> [Exercise requirements] Reproduce the text of every record below verbatim, leaving out the pictures.

> [Data rows]

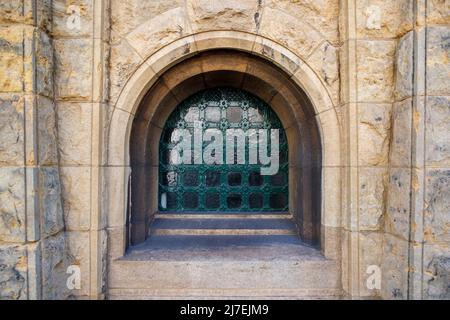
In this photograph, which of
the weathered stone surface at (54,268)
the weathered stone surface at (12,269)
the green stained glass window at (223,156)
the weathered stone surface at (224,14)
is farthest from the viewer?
the green stained glass window at (223,156)

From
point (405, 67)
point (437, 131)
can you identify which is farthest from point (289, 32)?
point (437, 131)

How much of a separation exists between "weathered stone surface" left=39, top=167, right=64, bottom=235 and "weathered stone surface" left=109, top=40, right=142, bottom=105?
0.82 m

> [Result]
In this photograph, which of
the weathered stone surface at (54,268)
the weathered stone surface at (12,269)
the green stained glass window at (223,156)
the weathered stone surface at (224,14)
is farthest from the viewer?
the green stained glass window at (223,156)

From
point (405, 67)
point (437, 131)
can you identify which is farthest from point (289, 32)?
point (437, 131)

How much of a separation exists between "weathered stone surface" left=39, top=167, right=64, bottom=235 and "weathered stone surface" left=109, top=40, right=142, bottom=105?
0.82 m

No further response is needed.